结直肠癌（CRC）是世界范围内导致死亡的主要原因之一。本文提出了一种自动诊断技术来检测、定位和分类结肠镜检查视频帧中的息肉。该模型采用深度YOLOv4模型，将空间信息和上下文信息分别以空间注意和通道注意块的形式融合在一起，以更好地定位息肉。最后，利用深度和手工特征的融合，将检测到的息肉分类为腺瘤或非腺瘤。息肉的形状和质地是判别息肉类型的基本特征。因此，提出的工作利用定向梯度的金字塔直方图（PHOG）和通过三重连体结构学习的嵌入特征来提取这些特征。PHOG提取每个息肉类的局部形状信息，而Siamese网络提取息肉内的区分特征。在两个数据库上的单独和跨数据库性能表明了我们的方法在息肉定位中的鲁棒性。基于重要临床参数与当前最先进方法的竞争分析证实，我们的方法可用于实时和离线结肠镜视频帧的自动息肉定位。对于Kvasir-SEG和SUN数据库，该方法的平均精度分别为0.8971和0.9171，F1分数分别为0.8869和0.8812。同样，对于检测到的息肉，所提出的分类框架在公开可用的UCI结肠镜视频数据集上的分类准确率为96.66%。此外，该分类框架的F1得分为96.54%，验证了该框架在息肉定位和分类方面的潜力。

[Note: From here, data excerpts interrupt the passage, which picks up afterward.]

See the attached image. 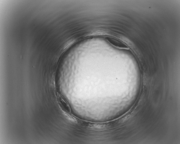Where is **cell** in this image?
<instances>
[{
	"label": "cell",
	"mask_w": 180,
	"mask_h": 144,
	"mask_svg": "<svg viewBox=\"0 0 180 144\" xmlns=\"http://www.w3.org/2000/svg\"><path fill=\"white\" fill-rule=\"evenodd\" d=\"M106 38L107 41L114 47L120 49H128L129 48L125 43L118 39L112 37Z\"/></svg>",
	"instance_id": "cell-1"
}]
</instances>
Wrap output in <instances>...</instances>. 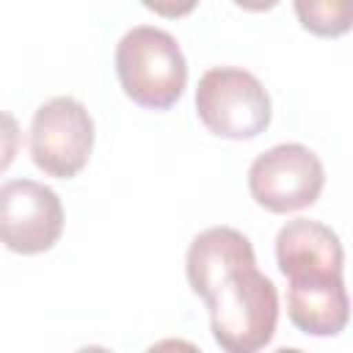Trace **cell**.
Here are the masks:
<instances>
[{"label": "cell", "mask_w": 353, "mask_h": 353, "mask_svg": "<svg viewBox=\"0 0 353 353\" xmlns=\"http://www.w3.org/2000/svg\"><path fill=\"white\" fill-rule=\"evenodd\" d=\"M190 290L210 309L212 339L223 353H259L276 334L279 292L256 268L251 240L232 226L199 232L185 254Z\"/></svg>", "instance_id": "6da1fadb"}, {"label": "cell", "mask_w": 353, "mask_h": 353, "mask_svg": "<svg viewBox=\"0 0 353 353\" xmlns=\"http://www.w3.org/2000/svg\"><path fill=\"white\" fill-rule=\"evenodd\" d=\"M113 63L121 91L141 108L168 110L185 94L188 61L179 41L163 28H130L116 44Z\"/></svg>", "instance_id": "7a4b0ae2"}, {"label": "cell", "mask_w": 353, "mask_h": 353, "mask_svg": "<svg viewBox=\"0 0 353 353\" xmlns=\"http://www.w3.org/2000/svg\"><path fill=\"white\" fill-rule=\"evenodd\" d=\"M196 113L201 124L226 141H251L268 130L273 105L256 74L240 66H212L199 77Z\"/></svg>", "instance_id": "3957f363"}, {"label": "cell", "mask_w": 353, "mask_h": 353, "mask_svg": "<svg viewBox=\"0 0 353 353\" xmlns=\"http://www.w3.org/2000/svg\"><path fill=\"white\" fill-rule=\"evenodd\" d=\"M28 143L39 171L55 179H72L94 152V119L80 99L52 97L36 108Z\"/></svg>", "instance_id": "277c9868"}, {"label": "cell", "mask_w": 353, "mask_h": 353, "mask_svg": "<svg viewBox=\"0 0 353 353\" xmlns=\"http://www.w3.org/2000/svg\"><path fill=\"white\" fill-rule=\"evenodd\" d=\"M325 185L323 160L303 143H276L248 168L251 199L276 215L312 207Z\"/></svg>", "instance_id": "5b68a950"}, {"label": "cell", "mask_w": 353, "mask_h": 353, "mask_svg": "<svg viewBox=\"0 0 353 353\" xmlns=\"http://www.w3.org/2000/svg\"><path fill=\"white\" fill-rule=\"evenodd\" d=\"M276 265L284 273L290 292L328 290L345 284L342 240L331 226L320 221H287L276 234Z\"/></svg>", "instance_id": "8992f818"}, {"label": "cell", "mask_w": 353, "mask_h": 353, "mask_svg": "<svg viewBox=\"0 0 353 353\" xmlns=\"http://www.w3.org/2000/svg\"><path fill=\"white\" fill-rule=\"evenodd\" d=\"M63 232L58 193L36 179H8L0 188V237L8 251L33 256L50 251Z\"/></svg>", "instance_id": "52a82bcc"}, {"label": "cell", "mask_w": 353, "mask_h": 353, "mask_svg": "<svg viewBox=\"0 0 353 353\" xmlns=\"http://www.w3.org/2000/svg\"><path fill=\"white\" fill-rule=\"evenodd\" d=\"M295 17L303 30L336 39L353 30V0H295Z\"/></svg>", "instance_id": "ba28073f"}, {"label": "cell", "mask_w": 353, "mask_h": 353, "mask_svg": "<svg viewBox=\"0 0 353 353\" xmlns=\"http://www.w3.org/2000/svg\"><path fill=\"white\" fill-rule=\"evenodd\" d=\"M146 353H201V350H199L193 342H188V339L168 336V339H160V342L149 345Z\"/></svg>", "instance_id": "9c48e42d"}, {"label": "cell", "mask_w": 353, "mask_h": 353, "mask_svg": "<svg viewBox=\"0 0 353 353\" xmlns=\"http://www.w3.org/2000/svg\"><path fill=\"white\" fill-rule=\"evenodd\" d=\"M74 353H110V350L102 347V345H85V347H77Z\"/></svg>", "instance_id": "30bf717a"}, {"label": "cell", "mask_w": 353, "mask_h": 353, "mask_svg": "<svg viewBox=\"0 0 353 353\" xmlns=\"http://www.w3.org/2000/svg\"><path fill=\"white\" fill-rule=\"evenodd\" d=\"M273 353H306V350H301V347H276Z\"/></svg>", "instance_id": "8fae6325"}]
</instances>
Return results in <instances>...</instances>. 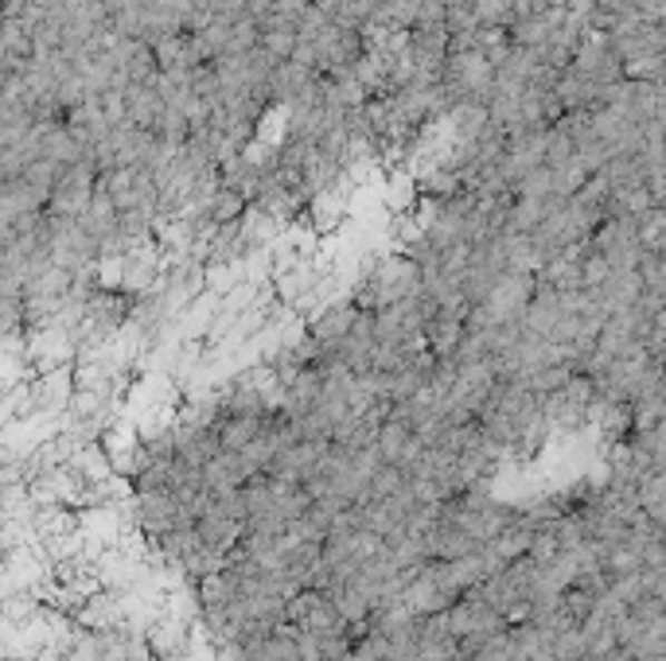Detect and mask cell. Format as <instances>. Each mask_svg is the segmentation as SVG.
I'll return each instance as SVG.
<instances>
[{
  "instance_id": "2",
  "label": "cell",
  "mask_w": 666,
  "mask_h": 661,
  "mask_svg": "<svg viewBox=\"0 0 666 661\" xmlns=\"http://www.w3.org/2000/svg\"><path fill=\"white\" fill-rule=\"evenodd\" d=\"M464 335H468V327L460 316H437V319H429V327H425V343L437 358H457Z\"/></svg>"
},
{
  "instance_id": "1",
  "label": "cell",
  "mask_w": 666,
  "mask_h": 661,
  "mask_svg": "<svg viewBox=\"0 0 666 661\" xmlns=\"http://www.w3.org/2000/svg\"><path fill=\"white\" fill-rule=\"evenodd\" d=\"M359 316H363V308H359L355 300H335V304H327L324 312H320L316 319H312V327H308V335L316 338L320 346H340L343 338L355 331V324H359Z\"/></svg>"
}]
</instances>
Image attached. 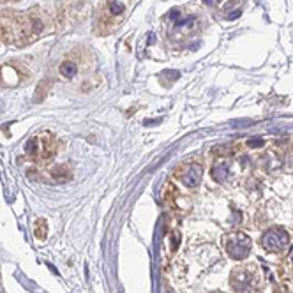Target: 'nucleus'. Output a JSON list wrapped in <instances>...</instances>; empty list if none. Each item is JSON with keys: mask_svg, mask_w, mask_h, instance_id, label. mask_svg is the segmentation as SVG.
Returning <instances> with one entry per match:
<instances>
[{"mask_svg": "<svg viewBox=\"0 0 293 293\" xmlns=\"http://www.w3.org/2000/svg\"><path fill=\"white\" fill-rule=\"evenodd\" d=\"M48 16L41 11L25 14H2L0 16V39L7 42H30L44 34Z\"/></svg>", "mask_w": 293, "mask_h": 293, "instance_id": "nucleus-1", "label": "nucleus"}, {"mask_svg": "<svg viewBox=\"0 0 293 293\" xmlns=\"http://www.w3.org/2000/svg\"><path fill=\"white\" fill-rule=\"evenodd\" d=\"M25 150L30 159L48 161L52 159L53 154H55V143H53V138L44 133V134H39V136L30 138Z\"/></svg>", "mask_w": 293, "mask_h": 293, "instance_id": "nucleus-2", "label": "nucleus"}, {"mask_svg": "<svg viewBox=\"0 0 293 293\" xmlns=\"http://www.w3.org/2000/svg\"><path fill=\"white\" fill-rule=\"evenodd\" d=\"M290 244V237L284 230L281 228H272L268 231H265L263 237H261V246H263L267 251L272 253H281L288 248Z\"/></svg>", "mask_w": 293, "mask_h": 293, "instance_id": "nucleus-3", "label": "nucleus"}, {"mask_svg": "<svg viewBox=\"0 0 293 293\" xmlns=\"http://www.w3.org/2000/svg\"><path fill=\"white\" fill-rule=\"evenodd\" d=\"M226 251L235 260H242L251 251V238L244 233H233L226 240Z\"/></svg>", "mask_w": 293, "mask_h": 293, "instance_id": "nucleus-4", "label": "nucleus"}, {"mask_svg": "<svg viewBox=\"0 0 293 293\" xmlns=\"http://www.w3.org/2000/svg\"><path fill=\"white\" fill-rule=\"evenodd\" d=\"M126 11V2L124 0H106L105 7H103V18L101 21H120V16Z\"/></svg>", "mask_w": 293, "mask_h": 293, "instance_id": "nucleus-5", "label": "nucleus"}, {"mask_svg": "<svg viewBox=\"0 0 293 293\" xmlns=\"http://www.w3.org/2000/svg\"><path fill=\"white\" fill-rule=\"evenodd\" d=\"M202 175H203L202 164L191 163V164H189V168L184 172L182 180H184V184H186L187 187H196L200 182H202Z\"/></svg>", "mask_w": 293, "mask_h": 293, "instance_id": "nucleus-6", "label": "nucleus"}, {"mask_svg": "<svg viewBox=\"0 0 293 293\" xmlns=\"http://www.w3.org/2000/svg\"><path fill=\"white\" fill-rule=\"evenodd\" d=\"M59 75L65 80H72L78 75V64L75 60H64L59 65Z\"/></svg>", "mask_w": 293, "mask_h": 293, "instance_id": "nucleus-7", "label": "nucleus"}, {"mask_svg": "<svg viewBox=\"0 0 293 293\" xmlns=\"http://www.w3.org/2000/svg\"><path fill=\"white\" fill-rule=\"evenodd\" d=\"M50 175H52L55 180H59V182H65V180L71 179L72 169L69 164H59V166H55L52 172H50Z\"/></svg>", "mask_w": 293, "mask_h": 293, "instance_id": "nucleus-8", "label": "nucleus"}, {"mask_svg": "<svg viewBox=\"0 0 293 293\" xmlns=\"http://www.w3.org/2000/svg\"><path fill=\"white\" fill-rule=\"evenodd\" d=\"M228 175H230L228 163L219 161L217 164H214V168H212V177H214V180H217V182H225V180L228 179Z\"/></svg>", "mask_w": 293, "mask_h": 293, "instance_id": "nucleus-9", "label": "nucleus"}, {"mask_svg": "<svg viewBox=\"0 0 293 293\" xmlns=\"http://www.w3.org/2000/svg\"><path fill=\"white\" fill-rule=\"evenodd\" d=\"M231 283H233L237 293H242V290H246V293L249 291V277L246 276V272H237V276L233 277Z\"/></svg>", "mask_w": 293, "mask_h": 293, "instance_id": "nucleus-10", "label": "nucleus"}, {"mask_svg": "<svg viewBox=\"0 0 293 293\" xmlns=\"http://www.w3.org/2000/svg\"><path fill=\"white\" fill-rule=\"evenodd\" d=\"M261 143H263V141L258 140V138H256V140H249V141H248V145H249V146H260Z\"/></svg>", "mask_w": 293, "mask_h": 293, "instance_id": "nucleus-11", "label": "nucleus"}, {"mask_svg": "<svg viewBox=\"0 0 293 293\" xmlns=\"http://www.w3.org/2000/svg\"><path fill=\"white\" fill-rule=\"evenodd\" d=\"M203 2H205V4H209V6H212V4H214L215 0H203Z\"/></svg>", "mask_w": 293, "mask_h": 293, "instance_id": "nucleus-12", "label": "nucleus"}, {"mask_svg": "<svg viewBox=\"0 0 293 293\" xmlns=\"http://www.w3.org/2000/svg\"><path fill=\"white\" fill-rule=\"evenodd\" d=\"M166 293H172V290H169V288H168V290H166Z\"/></svg>", "mask_w": 293, "mask_h": 293, "instance_id": "nucleus-13", "label": "nucleus"}]
</instances>
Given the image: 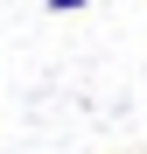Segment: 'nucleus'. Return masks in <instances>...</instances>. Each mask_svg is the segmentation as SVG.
<instances>
[{
	"mask_svg": "<svg viewBox=\"0 0 147 154\" xmlns=\"http://www.w3.org/2000/svg\"><path fill=\"white\" fill-rule=\"evenodd\" d=\"M42 7H49V14H84L91 0H42Z\"/></svg>",
	"mask_w": 147,
	"mask_h": 154,
	"instance_id": "1",
	"label": "nucleus"
}]
</instances>
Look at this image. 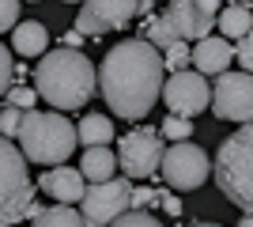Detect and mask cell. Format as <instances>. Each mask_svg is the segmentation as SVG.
I'll return each mask as SVG.
<instances>
[{"instance_id": "1", "label": "cell", "mask_w": 253, "mask_h": 227, "mask_svg": "<svg viewBox=\"0 0 253 227\" xmlns=\"http://www.w3.org/2000/svg\"><path fill=\"white\" fill-rule=\"evenodd\" d=\"M167 68L155 45H148L144 38H125L114 49H106L102 65L95 68V91H102L110 114L125 121L148 118L151 106L159 102Z\"/></svg>"}, {"instance_id": "2", "label": "cell", "mask_w": 253, "mask_h": 227, "mask_svg": "<svg viewBox=\"0 0 253 227\" xmlns=\"http://www.w3.org/2000/svg\"><path fill=\"white\" fill-rule=\"evenodd\" d=\"M34 95L45 98L57 114L64 110H84L95 98V65L84 49H53L42 53L34 68Z\"/></svg>"}, {"instance_id": "3", "label": "cell", "mask_w": 253, "mask_h": 227, "mask_svg": "<svg viewBox=\"0 0 253 227\" xmlns=\"http://www.w3.org/2000/svg\"><path fill=\"white\" fill-rule=\"evenodd\" d=\"M15 148L27 163L38 167L68 163V155L76 151V125L57 110H27L15 129Z\"/></svg>"}, {"instance_id": "4", "label": "cell", "mask_w": 253, "mask_h": 227, "mask_svg": "<svg viewBox=\"0 0 253 227\" xmlns=\"http://www.w3.org/2000/svg\"><path fill=\"white\" fill-rule=\"evenodd\" d=\"M211 178H215L219 193L234 208L250 212V205H253V133H250V125H242L234 136H227L219 144L215 159H211Z\"/></svg>"}, {"instance_id": "5", "label": "cell", "mask_w": 253, "mask_h": 227, "mask_svg": "<svg viewBox=\"0 0 253 227\" xmlns=\"http://www.w3.org/2000/svg\"><path fill=\"white\" fill-rule=\"evenodd\" d=\"M163 148L167 140L159 136V129L151 125H140V129H128L121 140H117V167L128 182H151L159 174V159H163Z\"/></svg>"}, {"instance_id": "6", "label": "cell", "mask_w": 253, "mask_h": 227, "mask_svg": "<svg viewBox=\"0 0 253 227\" xmlns=\"http://www.w3.org/2000/svg\"><path fill=\"white\" fill-rule=\"evenodd\" d=\"M208 151L201 144L189 140H174L163 148V159H159V178L178 189V193H189V189H201L208 182Z\"/></svg>"}, {"instance_id": "7", "label": "cell", "mask_w": 253, "mask_h": 227, "mask_svg": "<svg viewBox=\"0 0 253 227\" xmlns=\"http://www.w3.org/2000/svg\"><path fill=\"white\" fill-rule=\"evenodd\" d=\"M128 197H132V182L125 174L121 178H106V182H87L84 197H80V216L84 227H110L121 212L128 208Z\"/></svg>"}, {"instance_id": "8", "label": "cell", "mask_w": 253, "mask_h": 227, "mask_svg": "<svg viewBox=\"0 0 253 227\" xmlns=\"http://www.w3.org/2000/svg\"><path fill=\"white\" fill-rule=\"evenodd\" d=\"M208 106L215 110V118L223 121H238V125H250L253 118V80L250 72H219L215 84H211V98Z\"/></svg>"}, {"instance_id": "9", "label": "cell", "mask_w": 253, "mask_h": 227, "mask_svg": "<svg viewBox=\"0 0 253 227\" xmlns=\"http://www.w3.org/2000/svg\"><path fill=\"white\" fill-rule=\"evenodd\" d=\"M159 98L167 102L170 114H178V118H197L208 110V98H211V84L208 76L193 72V68H181V72H170V80H163V91Z\"/></svg>"}, {"instance_id": "10", "label": "cell", "mask_w": 253, "mask_h": 227, "mask_svg": "<svg viewBox=\"0 0 253 227\" xmlns=\"http://www.w3.org/2000/svg\"><path fill=\"white\" fill-rule=\"evenodd\" d=\"M219 8H223V0H170L167 11H163V19L170 23L174 38H181V42H201V38L211 34Z\"/></svg>"}, {"instance_id": "11", "label": "cell", "mask_w": 253, "mask_h": 227, "mask_svg": "<svg viewBox=\"0 0 253 227\" xmlns=\"http://www.w3.org/2000/svg\"><path fill=\"white\" fill-rule=\"evenodd\" d=\"M136 19V0H84L76 15V34L80 38H102L110 31H121Z\"/></svg>"}, {"instance_id": "12", "label": "cell", "mask_w": 253, "mask_h": 227, "mask_svg": "<svg viewBox=\"0 0 253 227\" xmlns=\"http://www.w3.org/2000/svg\"><path fill=\"white\" fill-rule=\"evenodd\" d=\"M38 189H45L57 205H80V197H84L87 182H84V174L76 171V167L57 163V167H49V171L38 178Z\"/></svg>"}, {"instance_id": "13", "label": "cell", "mask_w": 253, "mask_h": 227, "mask_svg": "<svg viewBox=\"0 0 253 227\" xmlns=\"http://www.w3.org/2000/svg\"><path fill=\"white\" fill-rule=\"evenodd\" d=\"M231 42L227 38H215V34H208V38H201V42H193L189 45V65L193 72H201V76H219L231 68Z\"/></svg>"}, {"instance_id": "14", "label": "cell", "mask_w": 253, "mask_h": 227, "mask_svg": "<svg viewBox=\"0 0 253 227\" xmlns=\"http://www.w3.org/2000/svg\"><path fill=\"white\" fill-rule=\"evenodd\" d=\"M23 185H31V178H27V159H23V151L15 148L8 136H0V205L11 201Z\"/></svg>"}, {"instance_id": "15", "label": "cell", "mask_w": 253, "mask_h": 227, "mask_svg": "<svg viewBox=\"0 0 253 227\" xmlns=\"http://www.w3.org/2000/svg\"><path fill=\"white\" fill-rule=\"evenodd\" d=\"M11 49L23 57H42L49 49V31H45V23L38 19H27V23H15L11 27Z\"/></svg>"}, {"instance_id": "16", "label": "cell", "mask_w": 253, "mask_h": 227, "mask_svg": "<svg viewBox=\"0 0 253 227\" xmlns=\"http://www.w3.org/2000/svg\"><path fill=\"white\" fill-rule=\"evenodd\" d=\"M76 171L84 174V182H106V178H114L117 174V159L110 144H95V148H84V159Z\"/></svg>"}, {"instance_id": "17", "label": "cell", "mask_w": 253, "mask_h": 227, "mask_svg": "<svg viewBox=\"0 0 253 227\" xmlns=\"http://www.w3.org/2000/svg\"><path fill=\"white\" fill-rule=\"evenodd\" d=\"M215 27H219V38H227V42L246 38V34H250V27H253L250 4H223L219 15H215Z\"/></svg>"}, {"instance_id": "18", "label": "cell", "mask_w": 253, "mask_h": 227, "mask_svg": "<svg viewBox=\"0 0 253 227\" xmlns=\"http://www.w3.org/2000/svg\"><path fill=\"white\" fill-rule=\"evenodd\" d=\"M114 140V121L106 114H84V121L76 125V144L95 148V144H110Z\"/></svg>"}, {"instance_id": "19", "label": "cell", "mask_w": 253, "mask_h": 227, "mask_svg": "<svg viewBox=\"0 0 253 227\" xmlns=\"http://www.w3.org/2000/svg\"><path fill=\"white\" fill-rule=\"evenodd\" d=\"M34 212H38V205H34V185H23L11 201L0 205V227H15L27 216H34Z\"/></svg>"}, {"instance_id": "20", "label": "cell", "mask_w": 253, "mask_h": 227, "mask_svg": "<svg viewBox=\"0 0 253 227\" xmlns=\"http://www.w3.org/2000/svg\"><path fill=\"white\" fill-rule=\"evenodd\" d=\"M31 220H34V227H84L80 208H72V205H49V208H38Z\"/></svg>"}, {"instance_id": "21", "label": "cell", "mask_w": 253, "mask_h": 227, "mask_svg": "<svg viewBox=\"0 0 253 227\" xmlns=\"http://www.w3.org/2000/svg\"><path fill=\"white\" fill-rule=\"evenodd\" d=\"M140 38H144V42L148 45H155L159 53H163V49H167L170 42H178V38H174V31H170V23L163 19V15H144V23H140Z\"/></svg>"}, {"instance_id": "22", "label": "cell", "mask_w": 253, "mask_h": 227, "mask_svg": "<svg viewBox=\"0 0 253 227\" xmlns=\"http://www.w3.org/2000/svg\"><path fill=\"white\" fill-rule=\"evenodd\" d=\"M159 136H163V140H189L193 136V121L189 118H178V114H167V118H163V125H159Z\"/></svg>"}, {"instance_id": "23", "label": "cell", "mask_w": 253, "mask_h": 227, "mask_svg": "<svg viewBox=\"0 0 253 227\" xmlns=\"http://www.w3.org/2000/svg\"><path fill=\"white\" fill-rule=\"evenodd\" d=\"M159 57H163V68H170V72H181V68H189V45L181 42V38H178V42H170Z\"/></svg>"}, {"instance_id": "24", "label": "cell", "mask_w": 253, "mask_h": 227, "mask_svg": "<svg viewBox=\"0 0 253 227\" xmlns=\"http://www.w3.org/2000/svg\"><path fill=\"white\" fill-rule=\"evenodd\" d=\"M110 227H163V220L151 216V212H144V208H125Z\"/></svg>"}, {"instance_id": "25", "label": "cell", "mask_w": 253, "mask_h": 227, "mask_svg": "<svg viewBox=\"0 0 253 227\" xmlns=\"http://www.w3.org/2000/svg\"><path fill=\"white\" fill-rule=\"evenodd\" d=\"M38 95H34V87H23V84H11L4 91V106H15V110H34Z\"/></svg>"}, {"instance_id": "26", "label": "cell", "mask_w": 253, "mask_h": 227, "mask_svg": "<svg viewBox=\"0 0 253 227\" xmlns=\"http://www.w3.org/2000/svg\"><path fill=\"white\" fill-rule=\"evenodd\" d=\"M27 110H15V106H0V136H15V129H19V121Z\"/></svg>"}, {"instance_id": "27", "label": "cell", "mask_w": 253, "mask_h": 227, "mask_svg": "<svg viewBox=\"0 0 253 227\" xmlns=\"http://www.w3.org/2000/svg\"><path fill=\"white\" fill-rule=\"evenodd\" d=\"M11 80H15V61H11L8 45H0V98H4V91L11 87Z\"/></svg>"}, {"instance_id": "28", "label": "cell", "mask_w": 253, "mask_h": 227, "mask_svg": "<svg viewBox=\"0 0 253 227\" xmlns=\"http://www.w3.org/2000/svg\"><path fill=\"white\" fill-rule=\"evenodd\" d=\"M19 23V0H0V34Z\"/></svg>"}, {"instance_id": "29", "label": "cell", "mask_w": 253, "mask_h": 227, "mask_svg": "<svg viewBox=\"0 0 253 227\" xmlns=\"http://www.w3.org/2000/svg\"><path fill=\"white\" fill-rule=\"evenodd\" d=\"M231 57H238L242 72H250V65H253V38H250V34L238 38V45H231Z\"/></svg>"}, {"instance_id": "30", "label": "cell", "mask_w": 253, "mask_h": 227, "mask_svg": "<svg viewBox=\"0 0 253 227\" xmlns=\"http://www.w3.org/2000/svg\"><path fill=\"white\" fill-rule=\"evenodd\" d=\"M155 205H163V208L170 212V216H181V208H185L178 193H159V201H155Z\"/></svg>"}, {"instance_id": "31", "label": "cell", "mask_w": 253, "mask_h": 227, "mask_svg": "<svg viewBox=\"0 0 253 227\" xmlns=\"http://www.w3.org/2000/svg\"><path fill=\"white\" fill-rule=\"evenodd\" d=\"M151 8H155V0H136V15H151Z\"/></svg>"}, {"instance_id": "32", "label": "cell", "mask_w": 253, "mask_h": 227, "mask_svg": "<svg viewBox=\"0 0 253 227\" xmlns=\"http://www.w3.org/2000/svg\"><path fill=\"white\" fill-rule=\"evenodd\" d=\"M238 227H253V220H250V212H246V216H242V224H238Z\"/></svg>"}, {"instance_id": "33", "label": "cell", "mask_w": 253, "mask_h": 227, "mask_svg": "<svg viewBox=\"0 0 253 227\" xmlns=\"http://www.w3.org/2000/svg\"><path fill=\"white\" fill-rule=\"evenodd\" d=\"M189 227H223V224H208V220H204V224H189Z\"/></svg>"}, {"instance_id": "34", "label": "cell", "mask_w": 253, "mask_h": 227, "mask_svg": "<svg viewBox=\"0 0 253 227\" xmlns=\"http://www.w3.org/2000/svg\"><path fill=\"white\" fill-rule=\"evenodd\" d=\"M27 4H38V0H27Z\"/></svg>"}, {"instance_id": "35", "label": "cell", "mask_w": 253, "mask_h": 227, "mask_svg": "<svg viewBox=\"0 0 253 227\" xmlns=\"http://www.w3.org/2000/svg\"><path fill=\"white\" fill-rule=\"evenodd\" d=\"M64 4H76V0H64Z\"/></svg>"}]
</instances>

本文章由计算机程序翻译，如有差异，请以英文原文为准。

求助全文

约1分钟内获得全文求助全文

来源期刊

Medical & Biological Engineering & Computing 医学-工程：生物医学

CiteScore

6.00

自引率

3.10%

发文量

249

审稿时长

3.5 months

期刊介绍： Founded in 1963, Medical & Biological Engineering & Computing (MBEC) continues to serve the biomedical engineering community, covering the entire spectrum of biomedical and clinical engineering. The journal presents exciting and vital experimental and theoretical developments in biomedical science and technology, and reports on advances in computer-based methodologies in these multidisciplinary subjects. The journal also incorporates new and evolving technologies including cellular engineering and molecular imaging. MBEC publishes original research articles as well as reviews and technical notes. Its Rapid Communications category focuses on material of immediate value to the readership, while the Controversies section provides a forum to exchange views on selected issues, stimulating a vigorous and informed debate in this exciting and high profile field. MBEC is an official journal of the International Federation of Medical and Biological Engineering (IFMBE).